Task requirements:
• A. In the note on learning in low precision, what bit layout does MXFP4 use for its main data?
• B. Continue the note on learning in low precision from its last sentence.

START Page excerpt

Learning in Low Precision
$\newcommand{\on}[1]{\operatorname{#1}}$ I think I should be writing down some of the things I learn a little more frequently, so I'll try with a small note here.
I read this paper recently: Training LLMs with MXFP4. MXFP4 is a 4-bit OCP low precision format most well known for use in OpenAI's gpt-oss models. It uses an E2M1 layout (1 sign, 2 exponent, 1 mantissa bit) for the main data, with an extra shared scale value (INT8) for every 32 elements (blockwise scaling). Note that this discussion is mostly about the weight format; the activation format would probably be MXFP8 or BF16. In practice the main contribution of this paper is showing that you can do it all in MXFP4, I think, including the activations (see section 3).
There are two major advantages I see to using 4-bit weights at inference time:
- memory: transferring weights from GMEM to SMEM/RMEM/TMEM is much faster if there's ~1/4 of it
- compute: if the hardware supports compute kernels taking a 4-bit weight and multiplying by a MXFP8/BF16 activation, then you can get a speedup in raw FLOPS supported
The former is much easier, and the latter usually requires Blackwell (or similar).

END Page excerpt
START Extracted material

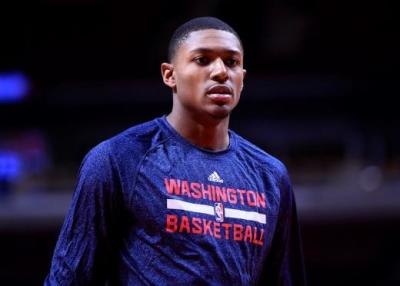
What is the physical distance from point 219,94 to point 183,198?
35cm

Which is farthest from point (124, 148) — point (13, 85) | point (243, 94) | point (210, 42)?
point (13, 85)

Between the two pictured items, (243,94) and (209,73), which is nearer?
(209,73)

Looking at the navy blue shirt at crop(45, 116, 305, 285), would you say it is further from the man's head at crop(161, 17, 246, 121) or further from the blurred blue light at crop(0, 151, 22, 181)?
the blurred blue light at crop(0, 151, 22, 181)

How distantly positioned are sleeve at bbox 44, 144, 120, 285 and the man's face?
34 centimetres

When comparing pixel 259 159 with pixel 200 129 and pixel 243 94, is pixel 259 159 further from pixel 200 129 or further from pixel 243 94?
pixel 243 94

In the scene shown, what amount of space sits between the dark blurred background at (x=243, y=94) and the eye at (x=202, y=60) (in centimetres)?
590

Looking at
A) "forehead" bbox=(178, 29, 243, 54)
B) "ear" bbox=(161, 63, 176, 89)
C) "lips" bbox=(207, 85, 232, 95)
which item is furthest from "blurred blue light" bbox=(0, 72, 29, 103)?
"lips" bbox=(207, 85, 232, 95)

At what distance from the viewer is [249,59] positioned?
9.13 metres

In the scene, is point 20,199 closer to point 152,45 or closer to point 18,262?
point 18,262

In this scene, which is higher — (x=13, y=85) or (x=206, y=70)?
(x=206, y=70)

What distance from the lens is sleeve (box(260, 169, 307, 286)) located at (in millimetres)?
2568

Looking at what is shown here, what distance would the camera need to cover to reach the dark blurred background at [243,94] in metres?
8.74

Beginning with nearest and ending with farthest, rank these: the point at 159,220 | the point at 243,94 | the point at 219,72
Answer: the point at 159,220
the point at 219,72
the point at 243,94

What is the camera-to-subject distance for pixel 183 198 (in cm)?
230
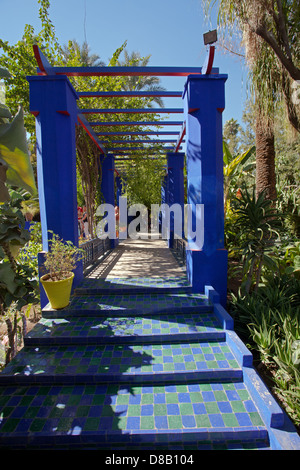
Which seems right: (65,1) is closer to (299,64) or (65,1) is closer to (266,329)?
(299,64)

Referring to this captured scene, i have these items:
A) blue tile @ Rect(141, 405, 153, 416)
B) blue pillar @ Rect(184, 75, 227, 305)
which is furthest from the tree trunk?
blue tile @ Rect(141, 405, 153, 416)

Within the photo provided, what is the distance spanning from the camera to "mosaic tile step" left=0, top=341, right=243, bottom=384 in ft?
9.96

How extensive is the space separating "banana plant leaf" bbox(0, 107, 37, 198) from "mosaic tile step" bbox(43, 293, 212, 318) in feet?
10.2

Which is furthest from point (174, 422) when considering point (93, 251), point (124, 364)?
point (93, 251)

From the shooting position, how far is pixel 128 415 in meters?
2.60

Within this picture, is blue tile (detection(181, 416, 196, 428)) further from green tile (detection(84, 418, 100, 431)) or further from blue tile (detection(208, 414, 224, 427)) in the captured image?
green tile (detection(84, 418, 100, 431))

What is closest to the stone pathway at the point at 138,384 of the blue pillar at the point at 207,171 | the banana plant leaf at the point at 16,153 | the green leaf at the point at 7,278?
the blue pillar at the point at 207,171

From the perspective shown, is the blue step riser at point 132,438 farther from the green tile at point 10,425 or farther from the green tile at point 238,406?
the green tile at point 238,406

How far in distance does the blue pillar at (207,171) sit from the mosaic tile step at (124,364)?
1.51 metres

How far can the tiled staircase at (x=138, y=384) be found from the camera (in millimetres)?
2408

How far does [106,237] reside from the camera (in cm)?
897

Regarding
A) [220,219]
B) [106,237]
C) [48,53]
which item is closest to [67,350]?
[220,219]
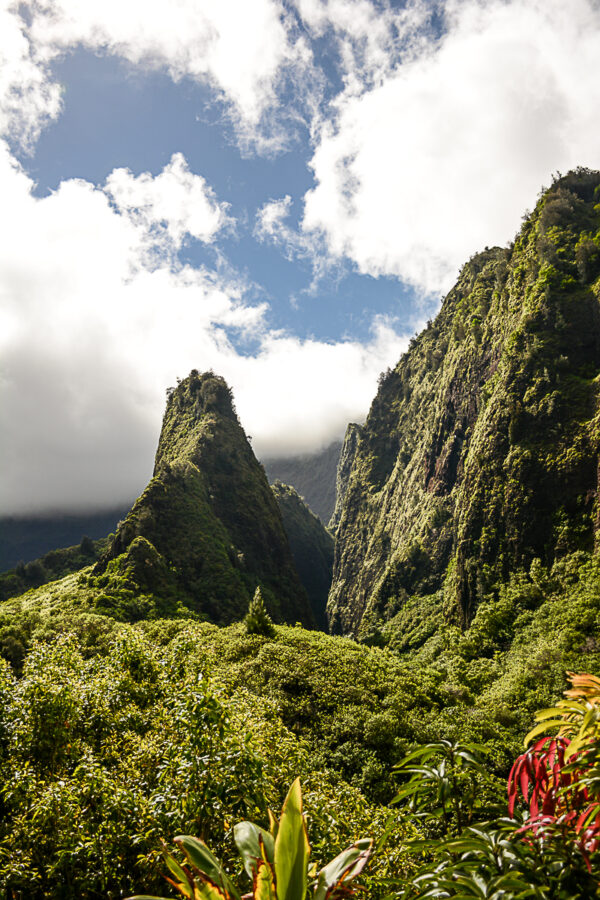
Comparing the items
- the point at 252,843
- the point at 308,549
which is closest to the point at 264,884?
the point at 252,843

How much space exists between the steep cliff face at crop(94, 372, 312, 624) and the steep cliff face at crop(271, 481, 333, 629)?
4632 cm

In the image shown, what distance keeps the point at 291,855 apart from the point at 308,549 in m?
141

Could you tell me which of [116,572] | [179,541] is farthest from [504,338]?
[116,572]

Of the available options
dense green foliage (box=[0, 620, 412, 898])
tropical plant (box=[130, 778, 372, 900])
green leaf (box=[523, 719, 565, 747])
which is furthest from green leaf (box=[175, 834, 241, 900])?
dense green foliage (box=[0, 620, 412, 898])

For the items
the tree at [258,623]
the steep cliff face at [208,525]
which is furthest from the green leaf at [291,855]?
the steep cliff face at [208,525]

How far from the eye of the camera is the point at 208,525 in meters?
64.6

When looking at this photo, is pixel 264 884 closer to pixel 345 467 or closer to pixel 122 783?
pixel 122 783

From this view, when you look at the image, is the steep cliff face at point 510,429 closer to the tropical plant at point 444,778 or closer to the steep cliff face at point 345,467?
the tropical plant at point 444,778

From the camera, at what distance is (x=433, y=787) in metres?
2.95

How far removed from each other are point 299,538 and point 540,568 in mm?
97152

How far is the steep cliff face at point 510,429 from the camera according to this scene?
1880 inches

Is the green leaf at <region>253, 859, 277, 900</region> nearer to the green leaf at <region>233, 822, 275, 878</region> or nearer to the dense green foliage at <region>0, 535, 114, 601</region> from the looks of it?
the green leaf at <region>233, 822, 275, 878</region>

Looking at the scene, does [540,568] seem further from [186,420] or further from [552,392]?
[186,420]

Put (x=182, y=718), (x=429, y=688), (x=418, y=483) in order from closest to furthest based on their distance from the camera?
(x=182, y=718)
(x=429, y=688)
(x=418, y=483)
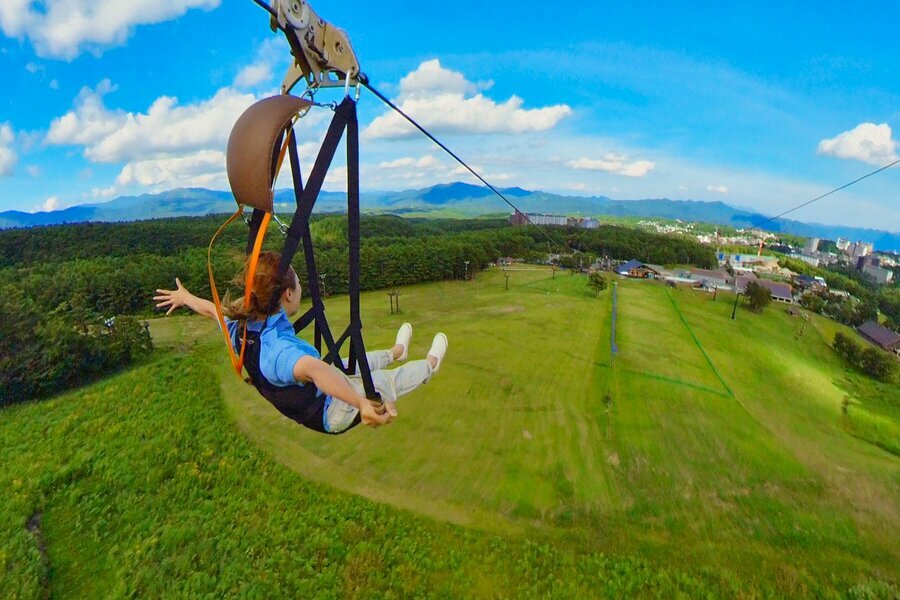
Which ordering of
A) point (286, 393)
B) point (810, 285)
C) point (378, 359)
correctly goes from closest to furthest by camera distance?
point (286, 393) < point (378, 359) < point (810, 285)

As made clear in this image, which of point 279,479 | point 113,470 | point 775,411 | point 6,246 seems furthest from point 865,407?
point 6,246

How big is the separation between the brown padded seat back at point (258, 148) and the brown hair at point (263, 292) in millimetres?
428

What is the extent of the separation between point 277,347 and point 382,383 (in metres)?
0.87

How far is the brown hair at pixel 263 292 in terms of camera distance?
2314 millimetres

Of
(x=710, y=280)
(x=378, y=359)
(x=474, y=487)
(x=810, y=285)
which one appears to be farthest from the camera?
(x=810, y=285)

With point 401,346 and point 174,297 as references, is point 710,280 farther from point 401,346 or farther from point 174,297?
point 174,297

END Extracted material

Task responses:
• A. E2M1: 1 sign bit, 2 exponent bits and 1 mantissa bit.

• B.
This paper shows a way to do training with MXFP4 as well. Since training is usually so compute bound, this can be a huge benefit if you can deal with the instability. This paper introduces two methods to reduce the variance of the gradient estimates (sound familiar?!):
- Stochastic rounding, i.e. what my friends do to me when we go out for dinner
- Random hadamard transforms, something I've heard of many times in a compressed sensing context but didn't remember well
Let's dive in.
Stochastic Rounding
The idea here is that if your low precision data type can only represent a small set of values (e.g. just {1.0, 2.0}) and you need to round a higher precision data type down, instead of just rounding 1.6 to 2.0, you can round it to 1.0 sometimes (with a probability $p$). The goal is for the expectation to be the same, i.e. $\mathbb{E}[\on{round}(x)] = x$. In this specific case we'd want $p = 2 - x$, or basically an inverse distance.
When I first heard about this, I thought that this would be way too expensive to use, but it turns out there's a hardware thing called dithering which makes this almost no cost.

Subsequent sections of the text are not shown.